**Supplied passage**:
Exploring Pedestrian Injury Severity by Incorporating Spatial Information in Machine Learning

Shaila Jamal; K. Bruce Newbold; Darren Scott

doi:10.32866/001c.89416

1. Questions

Pedestrian safety is a major concern in the transportation industry since pedestrians are the most vulnerable group to be injured in motor vehicle-related traffic collisions (Beck, Dellinger, and O’neil 2007; Toronto Public Health 2012, 2015; Pour-Rouholamin and Zhou 2016). In Toronto, Ontario, pedestrians accounted for 44% and 62% of all fatalities from traffic collisions in 2022 and in 2023 (as of October 16, 2023), respectively (City of Toronto 2023). An understanding of the relevant factors that contribute to injury severity due to collisions can provide insights to improve pedestrian safety. Accordingly, by incorporating spatial information, this study explored the role of different factors such as demography, pedestrian and drivers’ conditions, collision characteristics, road characteristics, and weather in predicting pedestrian injury severity from automobile-related collisions.

**Dataset extract**:
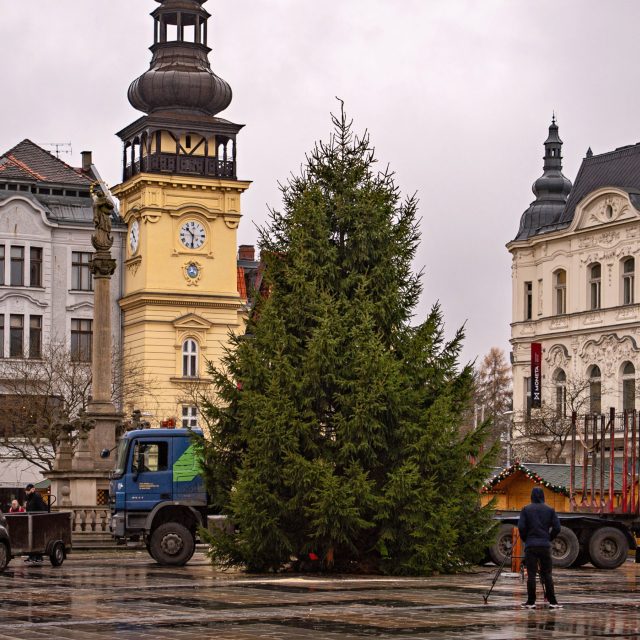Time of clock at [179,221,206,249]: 10:30
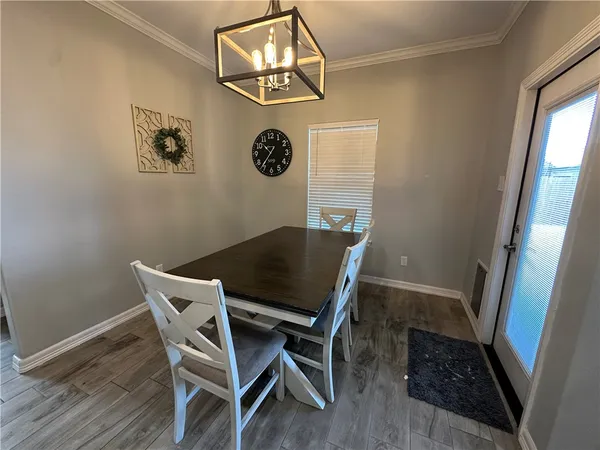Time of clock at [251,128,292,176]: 10:36
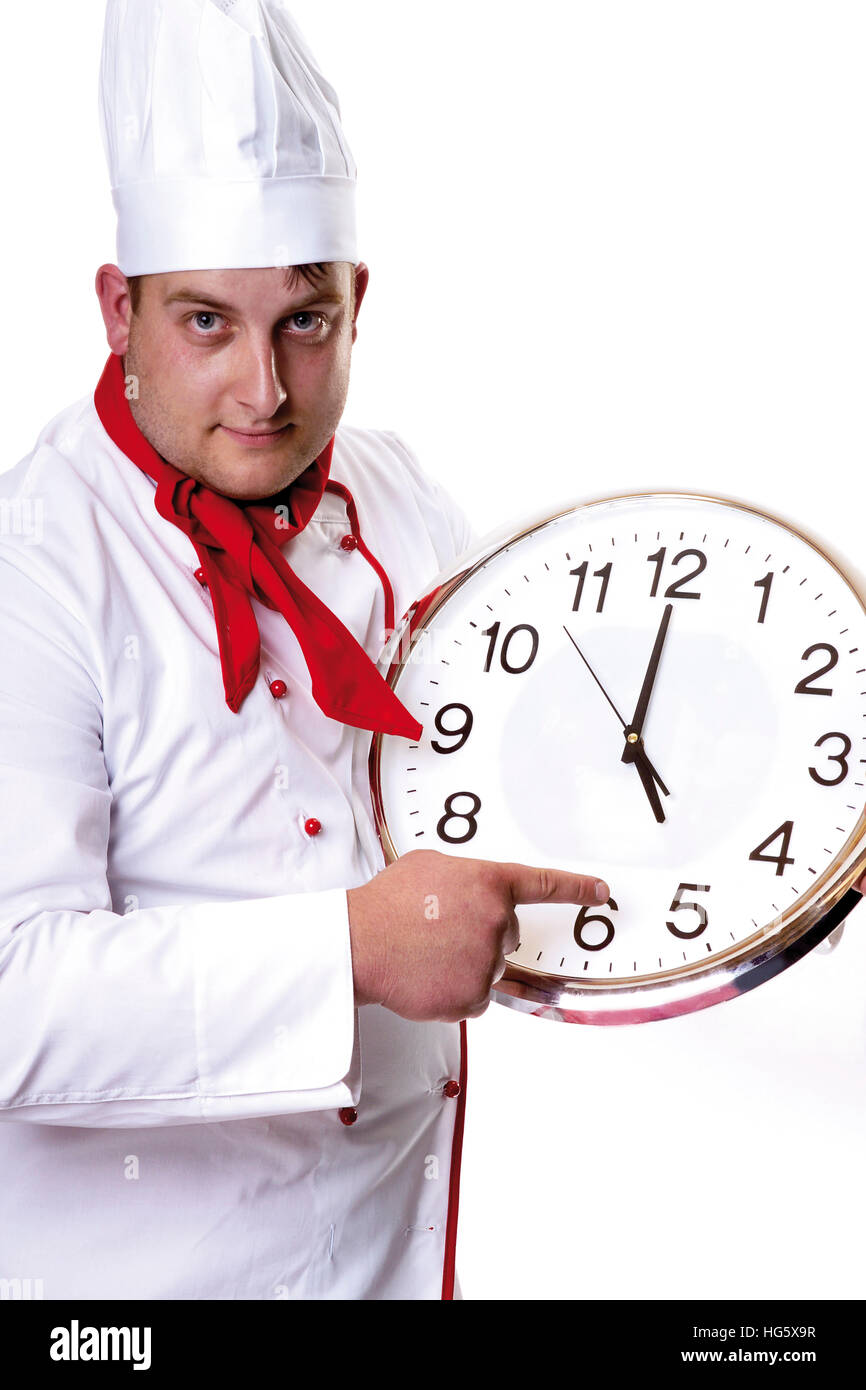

**Problems to work on**:
(a) Rewrite the passage on pedestrian injury severity starting at "Pedestrian safety is" and ending at "from automobile-related collisions.", putting "crashes" in place of "collisions".
(b) Carry on the passage on pedestrian injury severity from the point where it stops.

**Task-by-task outputs**:
(a)
Pedestrian safety is a major concern in the transportation industry since pedestrians are the most vulnerable group to be injured in motor vehicle-related traffic crashes (Beck, Dellinger, and O’neil 2007; Toronto Public Health 2012, 2015; Pour-Rouholamin and Zhou 2016). In Toronto, Ontario, pedestrians accounted for 44% and 62% of all fatalities from traffic crashes in 2022 and in 2023 (as of October 16, 2023), respectively (City of Toronto 2023). An understanding of the relevant factors that contribute to injury severity due to crashes can provide insights to improve pedestrian safety. Accordingly, by incorporating spatial information, this study explored the role of different factors such as demography, pedestrian and drivers’ conditions, collision characteristics, road characteristics, and weather in predicting pedestrian injury severity from automobile-related crashes.

(b)
2. Methods

The traffic collision data of the City of Toronto from 2006 – 2022 is obtained from the Toronto Police Service’s public safety data portal (http://data.torontopolice.on.ca/datasets/ksi/data). The injury severity of each individual involved in the collision was recorded in five categories: None – Minimal – Minor – Major – Fatal. Collision-related data were also available in the database, including age of the individual(s) involved, type of vehicle(s) involved, condition(s) of the individuals involved, time of occurrence, visibility, lighting condition, collision location (e.g., intersection, non-intersection, near private driveway), type of traffic control at the collision location, road condition, etc. As this study focused on automobile-related pedestrian injury, collision data involving other vehicle types were excluded from the analysis. The information on drivers’ and vehicle passengers’ injury levels in pedestrian-automobile collisions were also excluded but drivers’ age and information on their conditions during the collision (e.g., impaired driving, inattentiveness, etc.) were included to explore whether these factors contribute to pedestrian injury severity. Finally, 2021 observations were selected for analysis. The distribution of injury severity class is – Fatal: 13%, Major: 80%, Minor: 4%, Minimal: 2%, None: 1%. Please refer to the Supplemental Information to be informed about the class imbalance in the dataset and how it has been resolved.

The analysis was conducted using a non-parametric machine learning technique known as random forest (RF) classification model which is widely used in injury severity analysis (e.g., Li et al. 2017; Rezapour et al. 2021). Predictor variables used in model development are presented in Table 1. As multicollinearity does not affect the prediction accuracy in RF algorithm, no tests were conducted to check for multicollinearity among the predictors.

Table 1.Predictors used in pedestrian injury severity in RF models.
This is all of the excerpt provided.